The State newspaper, breathing a bit of life into Huntsman's weak standing, wrote that Huntsman is the superior candidate because he is "a true conservative" but also "a realist" whose goal, like "technocrat" Mitt Romney, "is to get things done."
"The unhealthy demand for ideological purity obscures a hopeful fact about the GOP presidential field: There are actually two sensible, experienced grownups. And while Mr. Romney is far more appealing than any of the other choices, former Utah Gov. Jon Huntsman is more principled, has a far more impressive resume and offers a significantly more important message," the editorial board wrote.

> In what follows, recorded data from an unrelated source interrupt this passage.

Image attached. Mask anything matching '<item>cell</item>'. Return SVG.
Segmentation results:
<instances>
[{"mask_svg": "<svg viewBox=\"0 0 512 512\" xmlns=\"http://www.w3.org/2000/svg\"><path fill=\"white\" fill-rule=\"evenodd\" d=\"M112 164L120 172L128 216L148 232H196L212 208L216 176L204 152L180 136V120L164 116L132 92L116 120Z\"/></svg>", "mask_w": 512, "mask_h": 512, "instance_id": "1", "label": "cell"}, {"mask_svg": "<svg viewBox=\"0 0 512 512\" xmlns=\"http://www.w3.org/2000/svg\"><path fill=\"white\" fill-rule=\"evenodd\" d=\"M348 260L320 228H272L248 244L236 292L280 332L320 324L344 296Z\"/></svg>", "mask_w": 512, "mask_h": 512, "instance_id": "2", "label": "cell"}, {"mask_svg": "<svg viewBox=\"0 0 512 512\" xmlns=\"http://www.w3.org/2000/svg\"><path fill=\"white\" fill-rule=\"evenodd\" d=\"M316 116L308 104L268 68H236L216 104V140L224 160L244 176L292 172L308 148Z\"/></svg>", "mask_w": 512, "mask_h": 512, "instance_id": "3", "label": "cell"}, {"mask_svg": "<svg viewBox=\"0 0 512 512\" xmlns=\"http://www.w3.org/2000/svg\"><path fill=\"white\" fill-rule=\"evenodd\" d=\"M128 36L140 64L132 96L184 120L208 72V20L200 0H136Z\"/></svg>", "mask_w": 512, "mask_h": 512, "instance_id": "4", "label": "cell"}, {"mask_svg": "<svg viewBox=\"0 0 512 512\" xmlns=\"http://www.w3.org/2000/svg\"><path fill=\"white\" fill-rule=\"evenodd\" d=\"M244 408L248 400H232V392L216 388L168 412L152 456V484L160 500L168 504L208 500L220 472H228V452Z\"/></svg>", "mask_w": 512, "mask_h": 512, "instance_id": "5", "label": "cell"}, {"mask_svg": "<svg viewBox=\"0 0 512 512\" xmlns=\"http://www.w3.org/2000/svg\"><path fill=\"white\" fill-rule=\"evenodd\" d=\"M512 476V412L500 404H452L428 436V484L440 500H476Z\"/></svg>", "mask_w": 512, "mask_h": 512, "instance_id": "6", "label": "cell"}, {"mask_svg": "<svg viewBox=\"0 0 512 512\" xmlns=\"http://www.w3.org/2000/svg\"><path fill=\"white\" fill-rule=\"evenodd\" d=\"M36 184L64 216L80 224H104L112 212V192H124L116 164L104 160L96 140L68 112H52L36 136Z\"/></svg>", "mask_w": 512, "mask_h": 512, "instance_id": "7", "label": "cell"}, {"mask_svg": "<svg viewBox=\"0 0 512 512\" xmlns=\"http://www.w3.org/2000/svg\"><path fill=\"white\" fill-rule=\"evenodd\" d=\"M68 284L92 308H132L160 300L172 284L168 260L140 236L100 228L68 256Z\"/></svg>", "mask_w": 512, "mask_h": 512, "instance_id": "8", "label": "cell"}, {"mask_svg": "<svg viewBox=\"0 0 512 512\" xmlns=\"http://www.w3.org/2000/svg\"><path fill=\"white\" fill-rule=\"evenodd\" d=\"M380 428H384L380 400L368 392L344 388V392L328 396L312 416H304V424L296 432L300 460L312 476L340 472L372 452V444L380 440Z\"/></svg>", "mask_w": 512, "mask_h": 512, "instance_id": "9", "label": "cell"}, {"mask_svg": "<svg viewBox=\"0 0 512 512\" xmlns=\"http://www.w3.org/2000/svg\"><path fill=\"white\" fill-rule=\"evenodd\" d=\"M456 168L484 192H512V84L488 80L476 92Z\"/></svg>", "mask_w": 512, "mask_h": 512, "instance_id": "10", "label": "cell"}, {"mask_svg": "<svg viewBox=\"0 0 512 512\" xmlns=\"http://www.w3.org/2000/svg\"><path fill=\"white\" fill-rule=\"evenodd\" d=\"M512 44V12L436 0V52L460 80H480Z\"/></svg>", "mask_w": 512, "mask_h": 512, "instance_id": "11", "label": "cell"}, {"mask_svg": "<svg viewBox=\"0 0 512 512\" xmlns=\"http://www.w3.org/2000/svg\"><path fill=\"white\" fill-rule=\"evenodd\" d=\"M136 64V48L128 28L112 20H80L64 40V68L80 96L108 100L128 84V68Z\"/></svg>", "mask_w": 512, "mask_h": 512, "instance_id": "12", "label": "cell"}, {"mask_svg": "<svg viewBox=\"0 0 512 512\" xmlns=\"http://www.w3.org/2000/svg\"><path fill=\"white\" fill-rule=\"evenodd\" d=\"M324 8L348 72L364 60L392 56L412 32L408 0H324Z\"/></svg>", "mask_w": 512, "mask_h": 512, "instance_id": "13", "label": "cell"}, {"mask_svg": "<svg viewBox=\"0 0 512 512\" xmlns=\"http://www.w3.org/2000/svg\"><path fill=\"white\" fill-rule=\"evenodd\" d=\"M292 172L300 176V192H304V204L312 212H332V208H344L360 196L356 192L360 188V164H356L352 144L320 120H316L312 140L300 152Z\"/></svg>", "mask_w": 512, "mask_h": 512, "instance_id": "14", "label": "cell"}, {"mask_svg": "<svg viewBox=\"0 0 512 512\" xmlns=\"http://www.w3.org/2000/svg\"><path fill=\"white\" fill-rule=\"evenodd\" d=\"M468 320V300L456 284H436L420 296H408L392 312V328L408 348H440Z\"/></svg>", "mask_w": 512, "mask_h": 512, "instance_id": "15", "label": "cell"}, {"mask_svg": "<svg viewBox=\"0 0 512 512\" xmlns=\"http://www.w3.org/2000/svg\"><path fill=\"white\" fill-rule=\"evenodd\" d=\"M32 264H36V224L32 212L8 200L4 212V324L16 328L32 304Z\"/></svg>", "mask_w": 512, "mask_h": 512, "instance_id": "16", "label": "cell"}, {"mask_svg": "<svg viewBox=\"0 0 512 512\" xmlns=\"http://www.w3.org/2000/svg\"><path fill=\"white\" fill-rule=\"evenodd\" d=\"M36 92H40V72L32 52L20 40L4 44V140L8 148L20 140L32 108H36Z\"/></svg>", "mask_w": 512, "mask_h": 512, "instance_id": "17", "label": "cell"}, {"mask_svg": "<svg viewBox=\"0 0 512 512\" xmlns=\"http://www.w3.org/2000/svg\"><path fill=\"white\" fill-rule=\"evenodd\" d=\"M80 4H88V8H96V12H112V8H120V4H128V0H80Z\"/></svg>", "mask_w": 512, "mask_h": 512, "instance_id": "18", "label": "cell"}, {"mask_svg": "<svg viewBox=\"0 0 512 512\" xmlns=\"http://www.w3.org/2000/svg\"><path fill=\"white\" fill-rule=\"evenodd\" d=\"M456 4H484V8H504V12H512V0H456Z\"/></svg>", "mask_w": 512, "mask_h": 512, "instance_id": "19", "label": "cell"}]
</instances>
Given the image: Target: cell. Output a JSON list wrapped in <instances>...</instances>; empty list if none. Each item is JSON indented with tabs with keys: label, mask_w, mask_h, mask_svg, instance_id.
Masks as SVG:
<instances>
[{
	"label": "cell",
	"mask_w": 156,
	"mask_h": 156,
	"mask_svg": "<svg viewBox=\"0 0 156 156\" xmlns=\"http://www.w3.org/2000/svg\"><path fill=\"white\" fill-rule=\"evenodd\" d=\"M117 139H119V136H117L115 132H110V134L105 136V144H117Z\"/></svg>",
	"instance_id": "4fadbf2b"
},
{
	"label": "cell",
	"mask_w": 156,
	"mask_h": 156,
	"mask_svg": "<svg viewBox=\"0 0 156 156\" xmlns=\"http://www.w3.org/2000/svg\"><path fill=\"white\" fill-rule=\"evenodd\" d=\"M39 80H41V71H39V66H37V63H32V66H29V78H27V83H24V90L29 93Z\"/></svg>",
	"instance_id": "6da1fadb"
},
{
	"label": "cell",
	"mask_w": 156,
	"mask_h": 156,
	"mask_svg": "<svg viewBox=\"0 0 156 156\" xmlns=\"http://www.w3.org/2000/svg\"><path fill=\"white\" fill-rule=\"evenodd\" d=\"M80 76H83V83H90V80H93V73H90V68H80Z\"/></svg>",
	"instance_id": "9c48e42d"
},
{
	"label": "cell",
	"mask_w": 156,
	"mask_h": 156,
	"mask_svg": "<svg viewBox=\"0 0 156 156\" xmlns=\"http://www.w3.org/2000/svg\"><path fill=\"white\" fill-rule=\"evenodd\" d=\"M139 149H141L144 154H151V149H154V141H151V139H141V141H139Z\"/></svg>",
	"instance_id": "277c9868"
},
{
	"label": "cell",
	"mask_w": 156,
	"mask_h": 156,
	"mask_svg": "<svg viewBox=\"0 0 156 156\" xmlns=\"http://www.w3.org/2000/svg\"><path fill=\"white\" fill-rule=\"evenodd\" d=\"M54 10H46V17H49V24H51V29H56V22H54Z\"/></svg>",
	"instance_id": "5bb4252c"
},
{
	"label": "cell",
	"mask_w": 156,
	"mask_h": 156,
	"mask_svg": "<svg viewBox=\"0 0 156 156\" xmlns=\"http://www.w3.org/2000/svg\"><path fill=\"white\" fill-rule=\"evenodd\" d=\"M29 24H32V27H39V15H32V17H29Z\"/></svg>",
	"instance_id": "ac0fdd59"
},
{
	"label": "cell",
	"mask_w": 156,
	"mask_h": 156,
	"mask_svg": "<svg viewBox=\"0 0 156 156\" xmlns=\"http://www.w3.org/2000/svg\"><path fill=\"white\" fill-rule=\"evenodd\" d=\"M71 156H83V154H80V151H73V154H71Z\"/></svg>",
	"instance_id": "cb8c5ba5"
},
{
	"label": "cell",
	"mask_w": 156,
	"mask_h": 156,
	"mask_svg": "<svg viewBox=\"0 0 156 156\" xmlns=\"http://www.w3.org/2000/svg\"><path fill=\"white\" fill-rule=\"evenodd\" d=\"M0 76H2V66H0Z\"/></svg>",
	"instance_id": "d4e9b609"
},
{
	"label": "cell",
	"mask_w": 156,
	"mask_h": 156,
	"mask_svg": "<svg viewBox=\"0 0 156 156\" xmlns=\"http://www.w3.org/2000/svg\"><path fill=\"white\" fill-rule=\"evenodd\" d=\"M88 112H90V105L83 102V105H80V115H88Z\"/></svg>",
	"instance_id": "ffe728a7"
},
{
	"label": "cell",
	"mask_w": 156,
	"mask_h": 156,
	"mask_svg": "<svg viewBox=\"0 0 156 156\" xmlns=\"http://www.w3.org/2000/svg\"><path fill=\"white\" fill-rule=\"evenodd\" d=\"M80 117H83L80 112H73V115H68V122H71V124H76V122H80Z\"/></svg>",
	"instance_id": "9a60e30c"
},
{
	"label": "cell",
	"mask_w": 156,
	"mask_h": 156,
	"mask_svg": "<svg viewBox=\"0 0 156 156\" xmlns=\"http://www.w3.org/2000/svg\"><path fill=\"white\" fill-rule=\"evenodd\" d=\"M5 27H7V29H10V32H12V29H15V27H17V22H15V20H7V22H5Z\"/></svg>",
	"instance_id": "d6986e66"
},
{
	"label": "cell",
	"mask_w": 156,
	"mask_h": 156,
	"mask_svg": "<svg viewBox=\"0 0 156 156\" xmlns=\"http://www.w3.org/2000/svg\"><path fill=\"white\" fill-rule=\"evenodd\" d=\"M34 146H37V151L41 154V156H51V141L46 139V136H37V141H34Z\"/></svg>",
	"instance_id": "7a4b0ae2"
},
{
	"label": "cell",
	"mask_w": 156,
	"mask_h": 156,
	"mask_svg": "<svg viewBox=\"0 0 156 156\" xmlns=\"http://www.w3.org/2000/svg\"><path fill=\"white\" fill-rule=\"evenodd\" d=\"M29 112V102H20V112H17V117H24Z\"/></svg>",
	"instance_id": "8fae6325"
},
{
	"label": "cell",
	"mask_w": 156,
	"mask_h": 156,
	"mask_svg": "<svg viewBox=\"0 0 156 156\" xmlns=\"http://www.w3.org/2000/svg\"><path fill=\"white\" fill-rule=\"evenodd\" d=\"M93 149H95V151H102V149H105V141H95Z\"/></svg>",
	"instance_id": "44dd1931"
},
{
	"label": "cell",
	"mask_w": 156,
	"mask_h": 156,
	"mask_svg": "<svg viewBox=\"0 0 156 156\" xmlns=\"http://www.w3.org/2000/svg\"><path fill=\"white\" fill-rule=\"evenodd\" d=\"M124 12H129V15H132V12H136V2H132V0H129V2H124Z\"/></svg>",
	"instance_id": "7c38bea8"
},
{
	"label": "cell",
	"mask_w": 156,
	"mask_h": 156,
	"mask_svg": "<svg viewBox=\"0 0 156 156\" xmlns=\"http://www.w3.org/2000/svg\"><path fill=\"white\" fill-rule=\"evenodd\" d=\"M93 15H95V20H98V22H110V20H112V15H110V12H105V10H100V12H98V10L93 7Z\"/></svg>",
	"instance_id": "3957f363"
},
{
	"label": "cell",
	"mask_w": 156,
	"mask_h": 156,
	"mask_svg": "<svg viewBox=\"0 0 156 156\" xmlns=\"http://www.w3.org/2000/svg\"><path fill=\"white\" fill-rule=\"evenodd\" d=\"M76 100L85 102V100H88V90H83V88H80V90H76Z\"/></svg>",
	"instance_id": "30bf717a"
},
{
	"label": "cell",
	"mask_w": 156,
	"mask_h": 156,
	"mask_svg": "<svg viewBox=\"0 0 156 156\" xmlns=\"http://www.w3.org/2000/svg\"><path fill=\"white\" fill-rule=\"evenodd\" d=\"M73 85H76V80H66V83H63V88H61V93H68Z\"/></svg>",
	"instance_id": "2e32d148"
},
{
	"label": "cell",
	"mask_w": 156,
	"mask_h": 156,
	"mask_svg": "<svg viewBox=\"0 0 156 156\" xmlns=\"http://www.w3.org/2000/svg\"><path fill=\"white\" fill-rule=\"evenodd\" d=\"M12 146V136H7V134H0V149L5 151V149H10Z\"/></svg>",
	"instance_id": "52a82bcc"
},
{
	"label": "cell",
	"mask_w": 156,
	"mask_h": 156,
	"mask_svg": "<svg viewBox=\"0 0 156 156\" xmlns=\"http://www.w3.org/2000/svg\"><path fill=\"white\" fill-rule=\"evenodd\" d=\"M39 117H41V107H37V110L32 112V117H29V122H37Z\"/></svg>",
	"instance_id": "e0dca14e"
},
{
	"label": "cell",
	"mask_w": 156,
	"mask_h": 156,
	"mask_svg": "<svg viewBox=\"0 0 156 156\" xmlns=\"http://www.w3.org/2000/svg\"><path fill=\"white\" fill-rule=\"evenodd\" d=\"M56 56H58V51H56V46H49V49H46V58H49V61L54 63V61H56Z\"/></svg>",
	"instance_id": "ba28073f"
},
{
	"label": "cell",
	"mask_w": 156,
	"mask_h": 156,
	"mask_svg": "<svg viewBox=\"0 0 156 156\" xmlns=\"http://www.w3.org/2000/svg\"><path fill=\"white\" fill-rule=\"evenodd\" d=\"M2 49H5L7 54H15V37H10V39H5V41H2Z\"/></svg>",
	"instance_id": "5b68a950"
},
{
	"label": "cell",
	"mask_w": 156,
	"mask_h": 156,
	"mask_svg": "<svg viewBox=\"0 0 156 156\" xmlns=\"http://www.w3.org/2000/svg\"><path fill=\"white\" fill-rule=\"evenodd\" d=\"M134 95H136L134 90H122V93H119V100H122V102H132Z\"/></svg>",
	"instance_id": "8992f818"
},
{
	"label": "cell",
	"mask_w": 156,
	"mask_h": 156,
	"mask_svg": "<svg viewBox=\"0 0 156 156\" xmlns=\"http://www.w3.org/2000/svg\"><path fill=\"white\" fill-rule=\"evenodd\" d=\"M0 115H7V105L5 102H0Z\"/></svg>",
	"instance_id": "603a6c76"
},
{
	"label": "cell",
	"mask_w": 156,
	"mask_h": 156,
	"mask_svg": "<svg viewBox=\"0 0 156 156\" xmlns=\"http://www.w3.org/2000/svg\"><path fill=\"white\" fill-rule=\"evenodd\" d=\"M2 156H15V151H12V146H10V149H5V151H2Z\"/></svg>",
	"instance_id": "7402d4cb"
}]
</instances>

Describing itself as "the sensible center," The State editorial team says it disagrees with some of Huntsman's positions, including his support for private school vouchers. It adds that independents may not like his tax plan because it was endorsed by The Wall Street Journal editorial page. It also claims another reason to support Huntsman is because he won't "spout ridiculous superlatives" about President Obama
"President Obama simply has failed to lead or has led in the wrong direction, (Huntsman) argues. Why on earth would we want a candidate to say anything worse about his opponent? Explain why he’s wrong, and why you’re right, and let the voters choose," the endorsement reads.
While The State argues that Huntsman is "head and shoulders above the field on foreign policy," it adds that he isn't merely a partisan but someone who understands negotiation; has a well-defined set of core values but isn't too rigid to adapt; is honest, trustworthy and competent; and "has the temperament and judgment and experience to be taken seriously as the commander in chief and leader of the free world."
"We think Mr. Romney could demonstrate those characteristics. Mr. Huntsman already does," the board wrote.
But Hunstman probably shouldn't count on The State endorsement to push Huntsman over the edge. In the six-person contest, Hunstman is at the back of the pack while Romney is holding onto his lead. According to Public Policy Polling, a Democratic polling firm, Romney earned 29 percent of the vote from surveyed Republican primary voters compared to 24 percent for Newt Gingrich, 15 percent for Ron Paul, 14 percent for Santorum, 6 percent for Rick Perry and 5 percent for Huntsman.
Romney also won two newspaper endorsements Sunday. Greenville News wrote that Romney is the "strongest" candidate and "best qualified to mount a serious campaign this fall." The Charlotte Observer said he has "remarkable business credentials" and unmatched executive experience.